Reading passage:
________________________

Israeli word choice provides fodder
JERUSALEM — The Hebrew word shoah, or holocaust, is not used casually in Israeli society. Occasionally, it is employed to denote a massive disaster.
This weekend, though, Arab politicians and international pro-Palestinian activists, seizing on a comment by an Israeli minister, are calling the bloody Israeli incursion in the Gaza Strip a holocaust.
In what may prove to be a significant miscalculation, Israeli Deputy Defense Minister Matan Vilnai on Friday used the term in warning of more military action in Gaza.
By allowing constant rocket barrages from Gaza on nearby Israeli cities, the Palestinians, Vilnai said, were “bringing upon themselves a greater shoah because we will use all our strength in every way we deem appropriate, whether in airstrikes or on the ground.”
As the three-day death toll in Gaza climbed toward triple digits, senior Hamas leader Khaled Mashaal accused Israel of “implementing a real holocaust against the Palestinian people for the past 60 years. What is happening today in Gaza is a new holocaust.”
The nongovernmental Palestinian Information Center issued a statement calling Vilnai’s words “the first indirect admission by an Israeli official that what Israel is conducting against the Palestinians in the West Bank and the Gaza Strip is a holocaust, albeit a slow-motion one.”
Given the Arab reaction and the rising Palestinian death toll, Vilnai’s use of the word is proving controversial within Israel as well.

________________________

Work to be completed: List every person or group whose own words the article about the word shoah quotes directly.

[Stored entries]

________________________

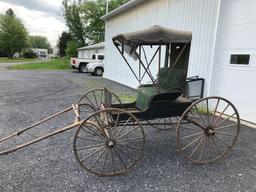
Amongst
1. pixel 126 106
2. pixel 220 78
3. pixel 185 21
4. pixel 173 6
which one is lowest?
pixel 126 106

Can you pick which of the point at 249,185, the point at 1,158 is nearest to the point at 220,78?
the point at 249,185

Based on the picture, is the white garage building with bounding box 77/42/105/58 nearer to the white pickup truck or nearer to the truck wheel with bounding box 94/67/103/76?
the white pickup truck

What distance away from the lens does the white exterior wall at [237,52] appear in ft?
16.1

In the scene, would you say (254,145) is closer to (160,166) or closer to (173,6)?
(160,166)

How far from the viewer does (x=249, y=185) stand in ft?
9.03

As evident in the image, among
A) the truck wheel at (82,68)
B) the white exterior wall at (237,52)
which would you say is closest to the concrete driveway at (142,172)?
the white exterior wall at (237,52)

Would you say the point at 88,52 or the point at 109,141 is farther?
the point at 88,52

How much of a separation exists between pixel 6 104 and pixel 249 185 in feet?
21.7

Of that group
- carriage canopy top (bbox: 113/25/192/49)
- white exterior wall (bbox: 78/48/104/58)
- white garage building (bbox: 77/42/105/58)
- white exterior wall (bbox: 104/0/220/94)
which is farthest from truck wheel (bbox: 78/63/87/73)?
carriage canopy top (bbox: 113/25/192/49)

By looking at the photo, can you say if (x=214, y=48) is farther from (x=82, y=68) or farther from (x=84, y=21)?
(x=84, y=21)

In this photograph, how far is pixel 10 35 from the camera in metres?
50.9

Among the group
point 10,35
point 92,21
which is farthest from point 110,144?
point 10,35

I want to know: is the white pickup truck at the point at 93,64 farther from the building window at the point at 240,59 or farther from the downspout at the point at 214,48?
the building window at the point at 240,59

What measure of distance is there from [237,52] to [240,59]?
194 mm
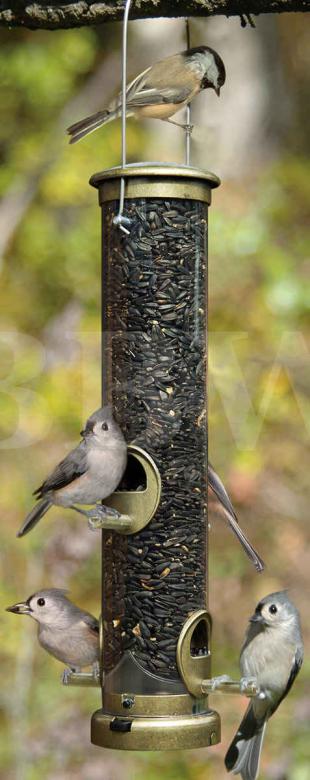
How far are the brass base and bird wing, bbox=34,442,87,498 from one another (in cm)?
71

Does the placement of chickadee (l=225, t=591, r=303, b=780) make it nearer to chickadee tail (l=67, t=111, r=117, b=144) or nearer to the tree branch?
chickadee tail (l=67, t=111, r=117, b=144)

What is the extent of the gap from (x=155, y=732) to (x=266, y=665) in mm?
485

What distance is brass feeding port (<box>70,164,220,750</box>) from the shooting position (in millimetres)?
3723

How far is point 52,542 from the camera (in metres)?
7.57

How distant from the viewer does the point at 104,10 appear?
333cm

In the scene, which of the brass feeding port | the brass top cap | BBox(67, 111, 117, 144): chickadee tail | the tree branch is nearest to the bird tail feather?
the brass feeding port

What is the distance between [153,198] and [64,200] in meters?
5.40

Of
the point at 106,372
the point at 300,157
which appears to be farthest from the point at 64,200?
the point at 106,372

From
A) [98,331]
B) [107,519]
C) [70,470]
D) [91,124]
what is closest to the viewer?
[107,519]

________________________

Response to this exercise:
Matan Vilnai, Israeli Deputy Defense Minister
Khaled Mashaal, senior Hamas leader
The Palestinian Information Center